** start **

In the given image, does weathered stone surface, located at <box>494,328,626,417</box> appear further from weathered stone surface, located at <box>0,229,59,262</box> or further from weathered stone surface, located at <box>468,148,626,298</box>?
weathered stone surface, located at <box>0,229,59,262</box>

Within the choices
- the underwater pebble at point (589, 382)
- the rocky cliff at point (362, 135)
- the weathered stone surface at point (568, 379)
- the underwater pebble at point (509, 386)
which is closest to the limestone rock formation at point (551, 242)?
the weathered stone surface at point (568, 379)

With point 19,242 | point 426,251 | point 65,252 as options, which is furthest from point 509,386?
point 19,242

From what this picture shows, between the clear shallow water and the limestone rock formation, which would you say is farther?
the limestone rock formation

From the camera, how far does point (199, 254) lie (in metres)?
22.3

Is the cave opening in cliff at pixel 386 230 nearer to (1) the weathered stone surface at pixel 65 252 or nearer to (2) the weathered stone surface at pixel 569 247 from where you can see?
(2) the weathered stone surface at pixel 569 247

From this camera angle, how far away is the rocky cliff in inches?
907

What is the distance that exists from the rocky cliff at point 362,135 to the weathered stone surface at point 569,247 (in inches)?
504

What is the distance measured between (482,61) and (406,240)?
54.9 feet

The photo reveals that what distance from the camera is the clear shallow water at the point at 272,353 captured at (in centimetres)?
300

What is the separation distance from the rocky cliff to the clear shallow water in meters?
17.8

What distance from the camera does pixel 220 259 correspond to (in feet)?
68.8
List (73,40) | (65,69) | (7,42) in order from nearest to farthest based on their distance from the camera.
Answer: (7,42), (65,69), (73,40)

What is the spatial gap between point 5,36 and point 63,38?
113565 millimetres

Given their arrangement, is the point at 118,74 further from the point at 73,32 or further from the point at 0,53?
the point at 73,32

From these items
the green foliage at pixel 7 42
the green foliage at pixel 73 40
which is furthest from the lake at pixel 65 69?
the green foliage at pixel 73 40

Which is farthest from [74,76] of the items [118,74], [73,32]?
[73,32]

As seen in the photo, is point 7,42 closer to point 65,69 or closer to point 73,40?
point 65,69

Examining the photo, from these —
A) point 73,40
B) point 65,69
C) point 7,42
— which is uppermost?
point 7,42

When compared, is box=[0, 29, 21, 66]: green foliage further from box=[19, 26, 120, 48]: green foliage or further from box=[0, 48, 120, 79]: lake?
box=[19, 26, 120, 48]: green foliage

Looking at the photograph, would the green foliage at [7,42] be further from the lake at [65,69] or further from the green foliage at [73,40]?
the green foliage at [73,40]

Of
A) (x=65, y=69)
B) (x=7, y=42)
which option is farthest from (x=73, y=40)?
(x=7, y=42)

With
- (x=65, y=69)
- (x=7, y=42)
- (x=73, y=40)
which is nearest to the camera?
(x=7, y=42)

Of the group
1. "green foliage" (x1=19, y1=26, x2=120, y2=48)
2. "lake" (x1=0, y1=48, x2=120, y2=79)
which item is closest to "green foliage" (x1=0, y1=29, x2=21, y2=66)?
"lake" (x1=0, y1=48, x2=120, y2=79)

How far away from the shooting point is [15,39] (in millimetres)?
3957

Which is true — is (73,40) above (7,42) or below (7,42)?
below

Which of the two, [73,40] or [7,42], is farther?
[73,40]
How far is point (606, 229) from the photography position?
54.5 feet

** end **

What the task requires: Repeat the lines above with each "rocky cliff" renamed to "rock face", leaving everything else unchanged.

Solved exercise:
In the given image, does weathered stone surface, located at <box>494,328,626,417</box> appear further from weathered stone surface, located at <box>0,229,59,262</box> or further from weathered stone surface, located at <box>468,148,626,298</box>?
weathered stone surface, located at <box>0,229,59,262</box>

Within the choices
- the underwater pebble at point (589, 382)
- the rock face at point (362, 135)
- the weathered stone surface at point (568, 379)
- the underwater pebble at point (509, 386)
which is closest to the limestone rock formation at point (551, 242)?
the weathered stone surface at point (568, 379)

With point 19,242 | point 426,251 | point 65,252 as options, which is furthest from point 509,386?
point 19,242

From what this picture shows, between the clear shallow water and the limestone rock formation, which would you say is farther?
the limestone rock formation

From the camera, how far does point (199, 254) lie (in metres)?
22.3

Is the cave opening in cliff at pixel 386 230 nearer to (1) the weathered stone surface at pixel 65 252 or nearer to (2) the weathered stone surface at pixel 569 247 from where you can see?
(2) the weathered stone surface at pixel 569 247

From this camera angle, how far away is the rock face in inches?
907

What is the distance that exists from the rock face at point 362,135 to the weathered stone surface at point 569,247 (in inches)?
504

What is the distance measured between (482,61) and (406,240)?
54.9 feet

The photo reveals that what distance from the camera is the clear shallow water at the point at 272,353 captured at (in centimetres)?
300

What is the separation distance from the rock face to the clear shallow water in meters?
17.8

What distance from the camera does pixel 220 259 correspond to (in feet)?
68.8
List (73,40) | (65,69) | (7,42) in order from nearest to farthest based on their distance from the camera.
Answer: (7,42), (65,69), (73,40)

What is the spatial gap between point 5,36 and point 63,38?
113565 millimetres

Given their arrangement, is the point at 118,74 further from the point at 73,32 or further from the point at 0,53?
the point at 73,32

From these items
the green foliage at pixel 7 42
the green foliage at pixel 73 40
which is furthest from the lake at pixel 65 69?
the green foliage at pixel 73 40

Which is farthest from [74,76] of the items [118,74], [73,32]?
[73,32]

As seen in the photo, is point 7,42 closer to point 65,69 or closer to point 73,40?
point 65,69

Examining the photo, from these —
A) point 73,40
B) point 65,69
C) point 7,42
— which is uppermost?
point 7,42

When compared, is box=[0, 29, 21, 66]: green foliage further from box=[19, 26, 120, 48]: green foliage or further from box=[0, 48, 120, 79]: lake?
box=[19, 26, 120, 48]: green foliage

Looking at the photograph, would the green foliage at [7,42] be further from the lake at [65,69] or further from the green foliage at [73,40]?
the green foliage at [73,40]

Of
A) (x=65, y=69)
B) (x=7, y=42)
which option is farthest from (x=73, y=40)?
(x=7, y=42)

With
- (x=65, y=69)
- (x=7, y=42)
- (x=73, y=40)
which is nearest to the camera?
(x=7, y=42)

Of the group
1. "green foliage" (x1=19, y1=26, x2=120, y2=48)
2. "lake" (x1=0, y1=48, x2=120, y2=79)
which item is closest to "green foliage" (x1=0, y1=29, x2=21, y2=66)?
"lake" (x1=0, y1=48, x2=120, y2=79)

How far away from the shooting point is [15,39] (in millimetres)?
3957

Which is true — is (73,40) above (7,42) or below (7,42)?
below

Which of the two, [73,40] or [7,42], is farther?
[73,40]
How far is point (606, 229) from the photography position?
54.5 feet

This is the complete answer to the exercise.